J.P. Morgan said its digital token now handles $1 billion in daily transactions.
“JPM Coin gets transacted on a daily basis mostly in U.S. dollars, but we again intend to continue to expand that,” Global Head of Payments Takis Georgakopoulos told Bloomberg in an interview Thursday (Oct. 26).
JPM Coin lets the banking giant’s wholesale clients make dollar and euro payments over a private blockchain network.
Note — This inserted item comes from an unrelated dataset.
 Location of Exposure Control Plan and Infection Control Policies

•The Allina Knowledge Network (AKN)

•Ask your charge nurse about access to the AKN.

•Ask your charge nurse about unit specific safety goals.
The $1 billion figure is dwarfed by the $10 trillion in U.S. dollar transactions moving in and out of J.P. Morgan each day, per the report.
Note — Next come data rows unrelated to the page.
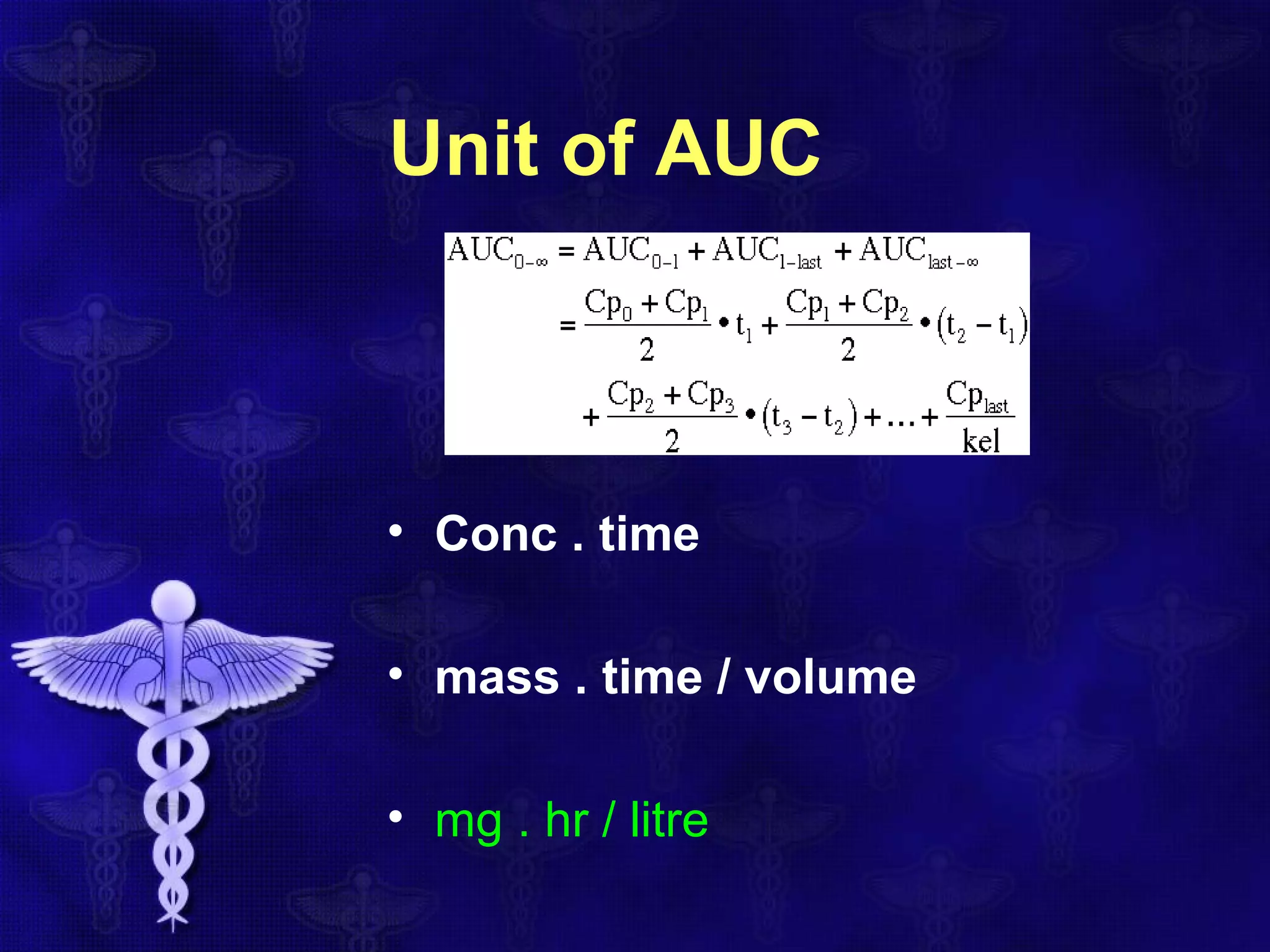 Unit of AUC

$AUC_{0-\infty} = AUC_{0-1} + AUC_{1-last} + AUC_{last-\infty}$
$= \frac{Cp_0 + Cp_1}{2} \bullet t_1 + \frac{Cp_1 + Cp_2}{2} \bullet (t_2 - t_1)$
$+ \frac{Cp_2 + Cp_3}{2} \bullet (t_3 - t_2) + \ldots + \frac{Cp_{last}}{kel}$

• Conc . time

• mass . time / volume

• mg . hr / litre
The bank also runs a blockchain-based repo application and is mulling a digital deposit token to speed cross-border settlements, the report said.
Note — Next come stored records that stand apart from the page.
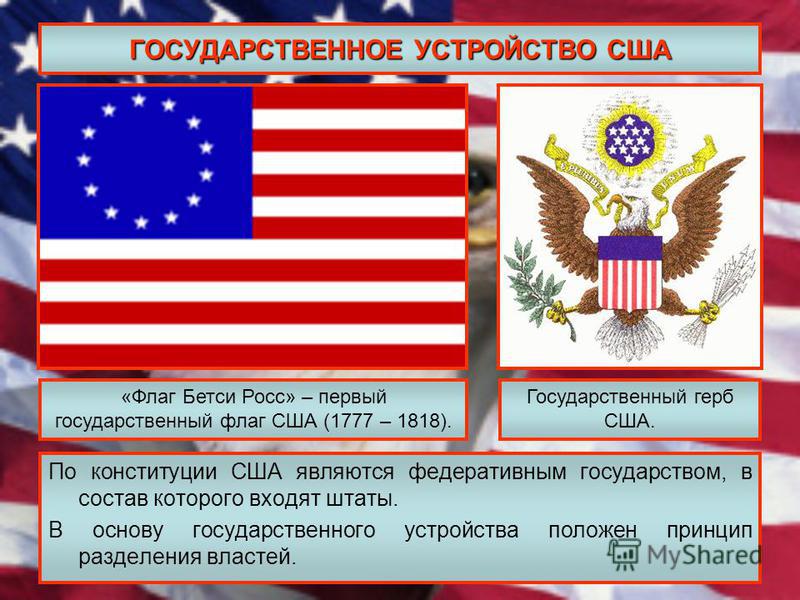 ГОСУДАРСТВЕННОЕ УСТРОЙСТВО США

«Флаг Бетси Росс» – первый государственный флаг США (1777 – 1818).

Государственный герб США.

По конституции США являются федеративным государством, в состав которого входят штаты.

В основу государственного устройства положен принцип разделения властей.

MyShared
On the latter, Georgakopoulos said in the report the “next step in that journey is to think about how you can create a more retail version of that, so that you can bring that same efficiency to consumers.”
J.P. Morgan became the first major U.S. bank to introduce its own digital token for real-world use in 2019, saying the blockchain-based cryptocurrency was created to allow for “the instantaneous transfer of payments between institutional accounts.”
Earlier this year, J.P. Morgan said it was committed to tokenizing traditional finance after processing — as of April — close to $700 billion in short-term loan transactions through Onyx, a permissioned version of the Ethereum blockchain.
“We think that tokenization is a killer app for traditional finance,” Onyx program head Tyrone Lobban said at the time. “If you think about private markets — private credit, private equity and private real estate — they are pretty much double the size of public markets, but many orders of magnitude less liquid, so there’s this huge disparity.”
Meanwhile, blockchain is continuing to be embraced by mainstream and traditional financial players.
“The true intrinsic value of blockchain, which is around programmability of transactions, immutability of transactions, and the ability to do delivery versus payment and always-on types of payments, has yet to be unlocked,” Mastercard Chief Digital Officer Jorn Lambert said in an interview with PYMNTS posted in July.
“There’s a huge global trend going on right now into exploring the intricacies, complexities, difficulties and benefits of leveraging the properties of [distributed ledger technology (DLT)] for the financial system,” Daniel Field, global head of blockchain at UST, told PYMNTS the same month.